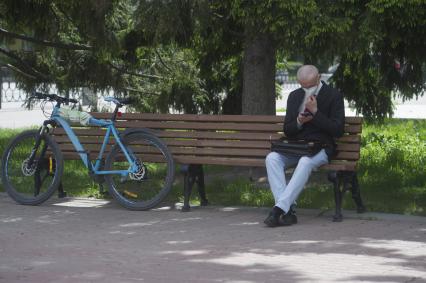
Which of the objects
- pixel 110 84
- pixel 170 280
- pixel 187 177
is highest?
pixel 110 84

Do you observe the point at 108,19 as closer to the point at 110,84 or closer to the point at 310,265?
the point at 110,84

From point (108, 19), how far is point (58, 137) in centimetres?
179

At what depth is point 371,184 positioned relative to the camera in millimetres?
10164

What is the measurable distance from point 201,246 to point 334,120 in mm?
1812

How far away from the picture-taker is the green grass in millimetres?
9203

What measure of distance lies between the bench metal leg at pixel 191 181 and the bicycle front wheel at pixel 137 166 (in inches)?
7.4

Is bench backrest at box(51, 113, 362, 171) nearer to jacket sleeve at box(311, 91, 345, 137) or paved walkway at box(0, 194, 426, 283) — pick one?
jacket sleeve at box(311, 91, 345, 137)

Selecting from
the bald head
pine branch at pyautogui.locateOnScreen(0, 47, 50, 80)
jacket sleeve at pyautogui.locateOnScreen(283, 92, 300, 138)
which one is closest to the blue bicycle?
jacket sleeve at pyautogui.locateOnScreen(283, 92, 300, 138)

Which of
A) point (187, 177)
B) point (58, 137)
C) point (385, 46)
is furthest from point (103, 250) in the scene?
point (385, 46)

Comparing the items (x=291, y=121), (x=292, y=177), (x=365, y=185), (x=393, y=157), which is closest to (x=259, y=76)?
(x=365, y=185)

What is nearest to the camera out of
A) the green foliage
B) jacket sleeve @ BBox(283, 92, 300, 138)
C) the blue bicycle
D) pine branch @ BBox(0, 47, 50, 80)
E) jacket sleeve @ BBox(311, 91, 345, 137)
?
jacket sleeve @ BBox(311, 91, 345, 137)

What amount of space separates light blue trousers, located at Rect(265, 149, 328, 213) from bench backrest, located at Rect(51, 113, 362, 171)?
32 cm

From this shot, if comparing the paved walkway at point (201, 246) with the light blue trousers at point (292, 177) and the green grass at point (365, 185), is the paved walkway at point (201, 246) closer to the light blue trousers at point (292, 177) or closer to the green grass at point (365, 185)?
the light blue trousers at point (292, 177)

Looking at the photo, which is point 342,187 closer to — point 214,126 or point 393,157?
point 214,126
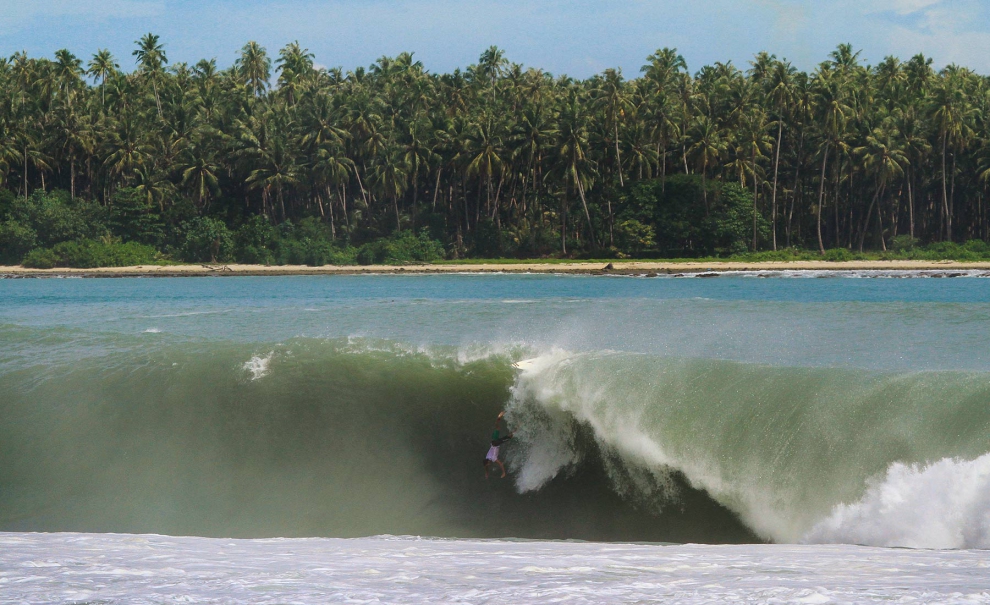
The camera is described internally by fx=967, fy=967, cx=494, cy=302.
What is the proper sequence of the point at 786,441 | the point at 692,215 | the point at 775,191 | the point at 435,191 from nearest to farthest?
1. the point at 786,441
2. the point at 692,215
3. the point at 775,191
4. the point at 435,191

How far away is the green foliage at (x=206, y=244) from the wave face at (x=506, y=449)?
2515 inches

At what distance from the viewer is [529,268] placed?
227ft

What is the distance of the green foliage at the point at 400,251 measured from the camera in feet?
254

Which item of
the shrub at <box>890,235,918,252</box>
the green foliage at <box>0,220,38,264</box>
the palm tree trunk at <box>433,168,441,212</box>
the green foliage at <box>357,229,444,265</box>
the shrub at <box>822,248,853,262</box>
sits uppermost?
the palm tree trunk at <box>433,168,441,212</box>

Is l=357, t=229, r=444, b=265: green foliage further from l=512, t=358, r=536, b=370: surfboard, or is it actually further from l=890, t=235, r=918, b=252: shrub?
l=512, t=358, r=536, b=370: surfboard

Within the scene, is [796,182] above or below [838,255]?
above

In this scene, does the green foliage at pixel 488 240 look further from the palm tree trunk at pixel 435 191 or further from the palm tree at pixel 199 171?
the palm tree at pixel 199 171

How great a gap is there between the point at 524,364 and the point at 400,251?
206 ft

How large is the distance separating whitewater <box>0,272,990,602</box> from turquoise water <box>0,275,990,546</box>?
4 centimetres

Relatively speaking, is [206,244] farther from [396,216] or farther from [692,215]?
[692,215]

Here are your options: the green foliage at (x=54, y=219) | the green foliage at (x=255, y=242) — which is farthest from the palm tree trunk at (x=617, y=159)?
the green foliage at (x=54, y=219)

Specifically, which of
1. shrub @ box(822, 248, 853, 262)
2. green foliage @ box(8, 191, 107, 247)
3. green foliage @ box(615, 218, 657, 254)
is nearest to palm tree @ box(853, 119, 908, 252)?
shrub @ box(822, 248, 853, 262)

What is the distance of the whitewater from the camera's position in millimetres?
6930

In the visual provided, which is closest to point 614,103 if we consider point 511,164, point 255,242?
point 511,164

■ ■ ■ ■

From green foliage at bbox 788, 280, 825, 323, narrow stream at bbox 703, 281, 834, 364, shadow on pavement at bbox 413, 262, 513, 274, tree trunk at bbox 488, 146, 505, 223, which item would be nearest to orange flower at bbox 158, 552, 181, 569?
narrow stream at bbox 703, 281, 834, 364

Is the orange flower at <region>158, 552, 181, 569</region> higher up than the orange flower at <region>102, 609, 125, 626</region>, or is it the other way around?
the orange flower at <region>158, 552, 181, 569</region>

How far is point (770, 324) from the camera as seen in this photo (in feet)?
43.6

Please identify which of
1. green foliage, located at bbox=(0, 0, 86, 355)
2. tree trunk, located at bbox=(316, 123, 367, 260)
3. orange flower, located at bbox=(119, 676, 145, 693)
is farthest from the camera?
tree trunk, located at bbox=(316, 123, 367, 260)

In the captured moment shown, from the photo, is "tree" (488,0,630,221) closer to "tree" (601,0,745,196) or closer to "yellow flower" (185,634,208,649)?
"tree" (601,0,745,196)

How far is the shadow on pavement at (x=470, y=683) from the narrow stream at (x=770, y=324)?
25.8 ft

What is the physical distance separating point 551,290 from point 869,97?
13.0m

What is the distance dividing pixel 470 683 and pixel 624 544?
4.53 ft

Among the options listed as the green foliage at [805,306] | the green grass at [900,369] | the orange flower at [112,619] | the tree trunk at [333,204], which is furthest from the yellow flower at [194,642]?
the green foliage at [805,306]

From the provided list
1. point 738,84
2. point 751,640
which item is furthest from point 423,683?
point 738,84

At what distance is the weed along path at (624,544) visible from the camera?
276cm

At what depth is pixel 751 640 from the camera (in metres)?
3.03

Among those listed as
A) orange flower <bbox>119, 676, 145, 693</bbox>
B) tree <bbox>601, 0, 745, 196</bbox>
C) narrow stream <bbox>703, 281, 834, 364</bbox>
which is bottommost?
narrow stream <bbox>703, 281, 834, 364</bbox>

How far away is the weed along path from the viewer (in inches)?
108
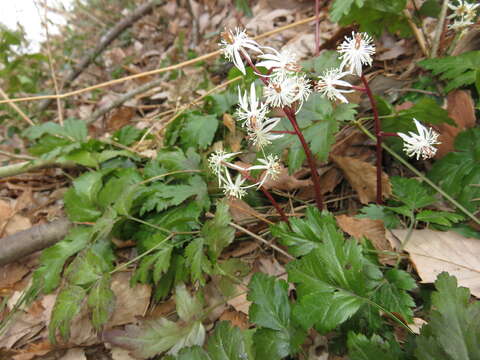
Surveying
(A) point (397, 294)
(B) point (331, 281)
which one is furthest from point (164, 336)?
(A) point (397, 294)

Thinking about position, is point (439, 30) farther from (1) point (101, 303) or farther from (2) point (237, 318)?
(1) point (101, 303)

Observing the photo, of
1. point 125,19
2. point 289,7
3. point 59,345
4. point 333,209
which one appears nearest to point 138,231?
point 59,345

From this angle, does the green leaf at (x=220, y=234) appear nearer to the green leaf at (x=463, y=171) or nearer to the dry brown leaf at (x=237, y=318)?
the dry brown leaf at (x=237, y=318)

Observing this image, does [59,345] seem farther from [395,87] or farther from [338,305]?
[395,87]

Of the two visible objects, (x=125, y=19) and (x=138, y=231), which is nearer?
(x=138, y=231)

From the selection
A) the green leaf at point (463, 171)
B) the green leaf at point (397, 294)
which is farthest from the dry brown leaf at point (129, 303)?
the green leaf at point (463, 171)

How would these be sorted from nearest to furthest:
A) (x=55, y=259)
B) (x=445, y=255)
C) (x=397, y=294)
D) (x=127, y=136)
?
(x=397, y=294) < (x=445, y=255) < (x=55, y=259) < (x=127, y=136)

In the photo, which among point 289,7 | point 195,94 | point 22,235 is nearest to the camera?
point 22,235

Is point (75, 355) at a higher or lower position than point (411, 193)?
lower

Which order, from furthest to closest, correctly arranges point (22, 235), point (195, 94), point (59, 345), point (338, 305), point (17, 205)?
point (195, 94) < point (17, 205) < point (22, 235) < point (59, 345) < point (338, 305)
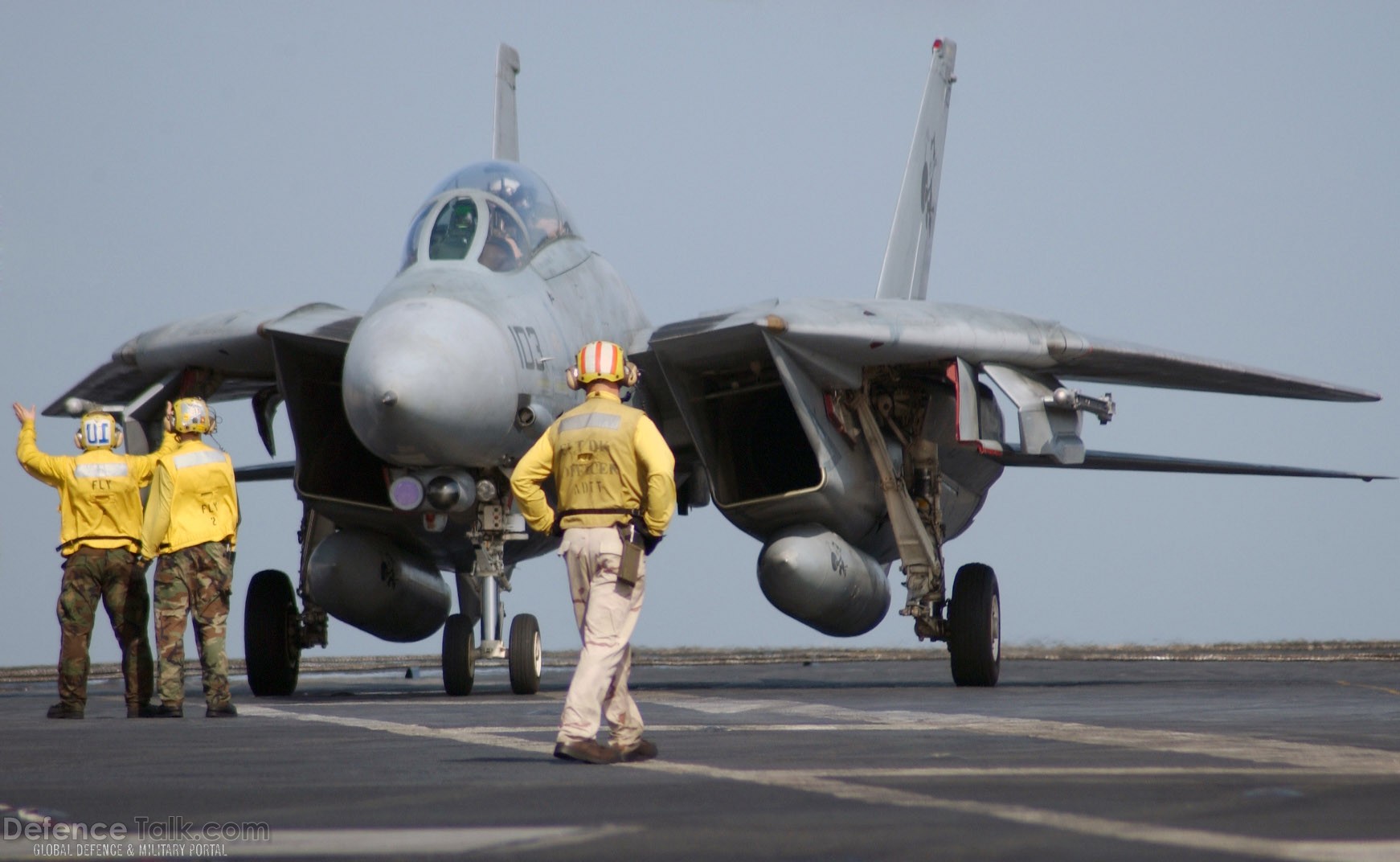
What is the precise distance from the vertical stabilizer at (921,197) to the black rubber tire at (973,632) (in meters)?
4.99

■ ■ ■ ■

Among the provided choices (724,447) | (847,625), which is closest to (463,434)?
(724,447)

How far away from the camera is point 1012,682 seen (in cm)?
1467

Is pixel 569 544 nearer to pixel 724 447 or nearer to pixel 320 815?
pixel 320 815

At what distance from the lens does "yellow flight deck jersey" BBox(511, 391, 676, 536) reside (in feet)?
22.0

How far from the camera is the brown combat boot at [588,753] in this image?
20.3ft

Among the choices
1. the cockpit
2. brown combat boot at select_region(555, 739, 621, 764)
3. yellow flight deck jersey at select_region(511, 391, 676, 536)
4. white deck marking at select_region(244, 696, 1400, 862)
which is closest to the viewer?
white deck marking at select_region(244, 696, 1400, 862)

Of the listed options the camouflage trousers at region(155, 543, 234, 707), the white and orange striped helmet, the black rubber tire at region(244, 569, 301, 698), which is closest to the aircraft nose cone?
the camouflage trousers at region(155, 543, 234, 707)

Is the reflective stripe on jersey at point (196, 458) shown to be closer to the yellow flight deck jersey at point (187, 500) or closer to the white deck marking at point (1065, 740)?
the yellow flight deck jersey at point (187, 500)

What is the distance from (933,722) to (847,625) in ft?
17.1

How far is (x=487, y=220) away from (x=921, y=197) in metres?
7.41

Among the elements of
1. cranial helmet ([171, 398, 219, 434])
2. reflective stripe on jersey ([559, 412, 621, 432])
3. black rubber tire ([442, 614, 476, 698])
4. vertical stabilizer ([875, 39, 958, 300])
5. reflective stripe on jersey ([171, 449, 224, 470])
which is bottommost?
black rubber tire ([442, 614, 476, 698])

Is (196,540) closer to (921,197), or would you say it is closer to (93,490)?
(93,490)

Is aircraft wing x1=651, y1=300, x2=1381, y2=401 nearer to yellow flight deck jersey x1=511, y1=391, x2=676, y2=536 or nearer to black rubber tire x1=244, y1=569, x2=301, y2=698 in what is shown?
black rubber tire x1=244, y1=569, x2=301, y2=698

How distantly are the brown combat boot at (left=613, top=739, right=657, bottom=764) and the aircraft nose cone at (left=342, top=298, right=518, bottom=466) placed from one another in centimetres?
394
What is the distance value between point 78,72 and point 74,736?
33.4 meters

■ ■ ■ ■

What you are asked to do
Find every line of the material above that contains the string "shadow" and copy each of those lines.

Reply
From green foliage at bbox 788, 280, 825, 323, narrow stream at bbox 703, 281, 834, 364, shadow on pavement at bbox 413, 262, 513, 274, tree trunk at bbox 488, 146, 505, 223, which item would be nearest to orange flower at bbox 158, 552, 181, 569?
How far is the shadow on pavement at (x=470, y=683) from the narrow stream at (x=770, y=324)?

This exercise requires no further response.